- TASK PROMPT -
Return an exact transcript of the material below from the line containing "RECARGABLE Y REUTILIZABLE" through its final line, and no other lines.

- EXTRACTED RECORDS -

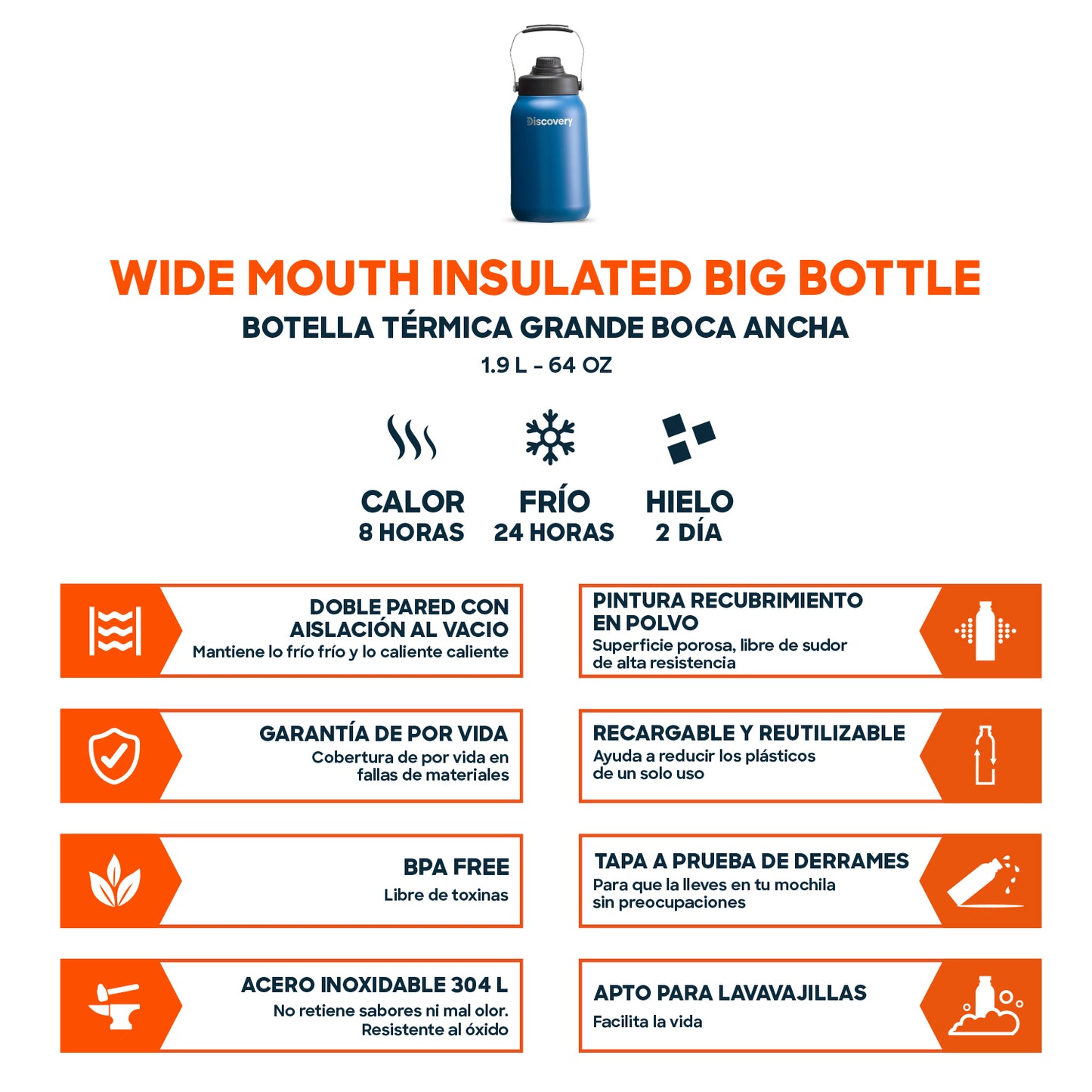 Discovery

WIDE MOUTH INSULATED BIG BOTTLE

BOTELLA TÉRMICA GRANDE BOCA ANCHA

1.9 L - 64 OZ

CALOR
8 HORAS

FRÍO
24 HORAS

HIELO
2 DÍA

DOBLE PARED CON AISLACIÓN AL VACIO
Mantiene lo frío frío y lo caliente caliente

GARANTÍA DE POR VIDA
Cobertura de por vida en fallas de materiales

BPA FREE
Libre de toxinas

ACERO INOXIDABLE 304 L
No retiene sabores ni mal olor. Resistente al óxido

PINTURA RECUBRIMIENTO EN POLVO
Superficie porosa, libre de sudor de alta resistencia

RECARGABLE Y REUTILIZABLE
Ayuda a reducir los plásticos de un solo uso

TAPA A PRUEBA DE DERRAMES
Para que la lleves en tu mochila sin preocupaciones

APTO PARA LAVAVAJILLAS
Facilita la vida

- ANSWER BOX -
RECARGABLE Y REUTILIZABLE
Ayuda a reducir los plásticos de un solo uso

TAPA A PRUEBA DE DERRAMES
Para que la lleves en tu mochila sin preocupaciones

APTO PARA LAVAVAJILLAS
Facilita la vida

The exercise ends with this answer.